ここから先は、道がまっすぐ延びている。この付近は、八丁(約870m)の間、畷(なわて)と言って道が田畑の中をまっすぐ延びていたので、八丁畷と呼ばれる様になったらしい。

まっすぐな道を進むと商店街に入り、左側に市場一里塚があった。説明書には日本橋から5里目と書いてあった。20km近く歩いたんだと自分に感心!碑は昭和8年6月に建てられた立派なものだ。

自分に感心しながら歩いていると、綺麗な鶴見川橋が見えてきた。
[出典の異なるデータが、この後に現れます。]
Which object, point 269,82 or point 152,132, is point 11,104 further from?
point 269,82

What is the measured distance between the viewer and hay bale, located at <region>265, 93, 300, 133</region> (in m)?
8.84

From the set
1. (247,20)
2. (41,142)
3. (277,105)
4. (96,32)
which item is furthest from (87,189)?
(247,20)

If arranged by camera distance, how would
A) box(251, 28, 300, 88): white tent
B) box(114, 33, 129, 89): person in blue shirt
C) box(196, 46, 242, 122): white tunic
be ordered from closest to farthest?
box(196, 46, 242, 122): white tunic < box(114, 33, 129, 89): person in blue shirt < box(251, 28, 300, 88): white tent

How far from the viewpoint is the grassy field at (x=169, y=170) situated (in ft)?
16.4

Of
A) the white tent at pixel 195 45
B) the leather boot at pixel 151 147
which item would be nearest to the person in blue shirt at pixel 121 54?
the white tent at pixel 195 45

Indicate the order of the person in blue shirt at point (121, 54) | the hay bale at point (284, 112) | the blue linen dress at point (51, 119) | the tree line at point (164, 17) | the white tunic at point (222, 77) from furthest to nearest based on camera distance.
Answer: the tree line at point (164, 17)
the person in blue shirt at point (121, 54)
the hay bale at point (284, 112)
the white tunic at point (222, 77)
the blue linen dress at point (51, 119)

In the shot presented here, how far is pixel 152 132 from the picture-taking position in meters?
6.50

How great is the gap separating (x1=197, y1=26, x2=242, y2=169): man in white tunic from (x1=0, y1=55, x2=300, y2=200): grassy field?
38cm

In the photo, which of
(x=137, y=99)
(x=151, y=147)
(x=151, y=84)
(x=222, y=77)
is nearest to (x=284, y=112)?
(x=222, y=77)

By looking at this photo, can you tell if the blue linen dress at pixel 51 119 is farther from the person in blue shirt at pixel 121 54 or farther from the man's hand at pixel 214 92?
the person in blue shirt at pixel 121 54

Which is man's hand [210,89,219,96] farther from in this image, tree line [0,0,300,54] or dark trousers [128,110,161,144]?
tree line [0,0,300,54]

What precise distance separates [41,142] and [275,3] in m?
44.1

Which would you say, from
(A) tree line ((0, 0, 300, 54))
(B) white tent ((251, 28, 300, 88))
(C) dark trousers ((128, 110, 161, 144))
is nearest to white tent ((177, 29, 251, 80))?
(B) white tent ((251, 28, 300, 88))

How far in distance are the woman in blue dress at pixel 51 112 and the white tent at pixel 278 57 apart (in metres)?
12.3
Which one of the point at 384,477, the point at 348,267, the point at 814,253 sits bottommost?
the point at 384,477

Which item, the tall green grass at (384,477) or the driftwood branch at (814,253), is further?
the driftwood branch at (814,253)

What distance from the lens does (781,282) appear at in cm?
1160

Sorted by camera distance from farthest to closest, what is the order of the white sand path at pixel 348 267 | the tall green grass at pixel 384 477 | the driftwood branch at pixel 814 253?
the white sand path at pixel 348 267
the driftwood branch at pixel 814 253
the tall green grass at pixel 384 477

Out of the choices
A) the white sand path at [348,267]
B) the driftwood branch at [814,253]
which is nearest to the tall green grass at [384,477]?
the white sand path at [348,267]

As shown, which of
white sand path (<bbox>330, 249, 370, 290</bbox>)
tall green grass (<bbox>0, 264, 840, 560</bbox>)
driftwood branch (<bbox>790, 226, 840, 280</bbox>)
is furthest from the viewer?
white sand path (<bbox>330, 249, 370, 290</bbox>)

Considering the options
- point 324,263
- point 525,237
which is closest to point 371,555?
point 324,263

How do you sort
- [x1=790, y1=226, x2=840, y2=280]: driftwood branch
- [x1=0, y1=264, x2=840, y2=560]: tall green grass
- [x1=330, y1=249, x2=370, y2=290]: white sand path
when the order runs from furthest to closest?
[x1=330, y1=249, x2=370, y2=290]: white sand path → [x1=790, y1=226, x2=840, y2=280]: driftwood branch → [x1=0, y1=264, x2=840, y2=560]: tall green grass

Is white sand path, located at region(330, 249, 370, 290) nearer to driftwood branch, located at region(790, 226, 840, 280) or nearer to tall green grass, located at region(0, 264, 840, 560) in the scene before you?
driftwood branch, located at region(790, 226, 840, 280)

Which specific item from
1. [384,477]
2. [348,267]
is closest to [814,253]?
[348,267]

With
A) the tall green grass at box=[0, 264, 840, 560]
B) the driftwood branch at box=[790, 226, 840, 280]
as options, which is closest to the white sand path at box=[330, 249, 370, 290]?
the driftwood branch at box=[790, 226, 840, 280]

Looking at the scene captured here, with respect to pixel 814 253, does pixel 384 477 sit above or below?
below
最初の橋は慶長6年(1601年)頃架けられ、東海道と同じ位の歴史があるらしい。日本橋からは最初の大きな橋となり(多摩川は元禄元年から洪水のため渡し舟になったため)、旅人にはさぞ素晴らしく見えた事であろうと思った。なお、大正末期までは鶴見橋と言っていたらしい。

橋を渡った所に、旧東海道鶴見橋の碑と共に鶴見橋関門史蹟の碑があった。安政6年(1859年)6月の横浜開港と共に、外国人に危害を加える事を防ぐために作られたものの一つだ。

竹の皮に包んだ梅干しを売っていた信楽茶屋、咳の特効薬「苦楽丸」を売っていた鶴居堂のそれぞれの説明書を過ぎて、京急鶴見駅のガードをくぐり、右へ行くと、旧東海道鶴見覇王樹茶屋跡と書かれた石碑があった。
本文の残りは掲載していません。